⇚ На страницу книги

Читать Братья

Шрифт
Интервал

Взгляни на братьев, избивающих друг друга.

Я хочу говорить о печали.

Сутта Нипата.

Дорога из Коломбо вдоль океана идет в кокосовых лесах. Слева, в их тенистой дали, испещренной солнечным светом, под высоким навесом перистых метелок-верхушек, разбросаны сингалезские хижины, такие низенькие по сравнению с окружающим их тропическим лесом. Справа, среди высоких и тонких, в разные стороны и причудливо изогнутых темно-кольчатых стволов, стелются глубокие шелковистые пески, блещет золотое, жаркое зеркало водной глади и стоят на ней грубые паруса первобытных пирог, утлых сигароподобных дубков. На песках, в райской наготе, валяются кофейные тела черноволосых подростков. Много этих тел плещется со смехом, криком и в теплой прозрачной воде каменистого прибрежья… Казалось бы, зачем им, этим лесным людям, прямым наследникам земли прародителей, как и теперь еще называют Цейлон, зачем им города, центы, рупии? Разве не всё дают им лес, океан, солнце? Однако, входя в лета, одни из них торгуют, другие работают на рисовых и чайных плантациях, третьи – на севере острова – ловят жемчуг, спускаясь на дно океана и поднимаясь оттуда с кровавыми глазами, четвертые заменяют лошадей, – возят европейцев по городам и окрестностям их, по темно-красным тропинкам, осененным громадными сводами лесной зелени, по тому «кабуку», из которого и был создан Адам: лошади плохо переносят цейлонский зной, всякий богатый резидент, который держит лошадь, отправляет ее на лето в горы, в Кэнди, в Нурилью.

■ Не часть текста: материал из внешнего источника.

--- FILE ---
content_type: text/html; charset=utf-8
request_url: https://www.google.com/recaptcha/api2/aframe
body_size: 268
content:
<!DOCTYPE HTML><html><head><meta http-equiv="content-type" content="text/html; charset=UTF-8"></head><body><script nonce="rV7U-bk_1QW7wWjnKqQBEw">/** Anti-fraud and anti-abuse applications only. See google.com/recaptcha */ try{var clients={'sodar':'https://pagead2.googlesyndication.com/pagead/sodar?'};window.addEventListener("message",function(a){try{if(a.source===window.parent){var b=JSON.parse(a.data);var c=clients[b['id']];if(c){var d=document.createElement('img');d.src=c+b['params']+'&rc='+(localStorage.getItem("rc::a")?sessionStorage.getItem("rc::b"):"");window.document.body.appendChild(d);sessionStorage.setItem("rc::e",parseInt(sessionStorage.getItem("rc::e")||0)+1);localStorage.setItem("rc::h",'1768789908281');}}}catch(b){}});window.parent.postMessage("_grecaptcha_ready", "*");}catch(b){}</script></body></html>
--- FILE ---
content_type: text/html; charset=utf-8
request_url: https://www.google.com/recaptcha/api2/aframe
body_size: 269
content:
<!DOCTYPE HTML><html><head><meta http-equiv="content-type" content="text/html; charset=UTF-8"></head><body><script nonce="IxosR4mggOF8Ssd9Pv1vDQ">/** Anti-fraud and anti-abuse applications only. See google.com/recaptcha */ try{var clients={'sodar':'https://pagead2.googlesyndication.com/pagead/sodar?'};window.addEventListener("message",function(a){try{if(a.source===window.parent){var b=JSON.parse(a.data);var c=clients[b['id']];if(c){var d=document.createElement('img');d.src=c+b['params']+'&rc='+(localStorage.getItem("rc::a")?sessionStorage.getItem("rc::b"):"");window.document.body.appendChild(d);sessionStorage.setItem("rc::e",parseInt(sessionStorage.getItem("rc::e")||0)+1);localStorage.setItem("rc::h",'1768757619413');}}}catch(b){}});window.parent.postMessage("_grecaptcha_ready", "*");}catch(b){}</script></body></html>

На левую руку рикши, между плечом и локтем, англичане, нынешние хозяева острова, надевают бляху с номером. Есть простые номера, есть особенные. Старику-сингалезу, рикше, жившему в одной из лесных хижин под Коломбо, достался особенный, седьмой номер. «Зачем, – сказал бы Возвышенный, – зачем, монахи, захотел этот старый человек умножить свои земные горести? Затем, Возвышенный, захотел этот старый человек умножить свои земные горести, что был он движим земной любовью, тем, что от века призывает все существа к существованию». Он имел жену, сына и много маленьких детей, не боясь того, что «кто имеет их, тот имеет и заботу о них». Он был черен, очень худ и невзрачен, похож и на подростка и на женщину; посерели его длинные волосы, в пучок собранные на затылке и смазанные кокосовым маслом, сморщилась кожа по всему телу, или, лучше сказать, по костям; на бегу пот ручьями лил с его носа, подбородка и тряпки, повязанной вокруг жидкого таза, узкая грудь дышала со свистом и хрипом; но, подкрепляя себя дурманом бетеля, нажевывая и сплевывая кровавую пену, пачкая усы и губы, бегал он быстро.

Движимый любовью, он не для себя, а для семьи, для сына хотел счастья, того, что не суждено было, не далось ему самому. Но по-английски знал плохо, названия мест, куда надо было бежать, разбирал не сразу и часто бежал наугад. Колясочка рикши очень мала; она с откидным верхом, колеса ее тонки, оглобли не толще хорошей трости. И вот влезает в нее большой белоглазый человек, весь в белом, в белом шлеме, в грубой, но дорогой обуви, усаживается плотно, кладет нога на ногу и сдержанно-повелительно, в горло себе, каркает. Подхватив оглобли, старик припадает к земле и летит вперед, едва касаясь земли легкими ступнями. Человек в шлеме, держа палку в конопатых руках, задумался о делах, загляделся – и вдруг он злобно выкатывает глаза: да он мчится совсем не туда, куда надо! Короче сказать, немало палок влетало старику в спину, в черные лопаточки, вечно сдвинутые в чаянии удара, но немало и лишних центов сорвал он с англичан: осадив себя на всем бегу у подъезда какого-нибудь отеля или конторы и бросив оглобли, он так жалостно морщился, так поспешно выкидывал вперед длинные, тонкие руки, сложив ковшиком мокрые обезьяньи ладони, что нельзя было не прибавить.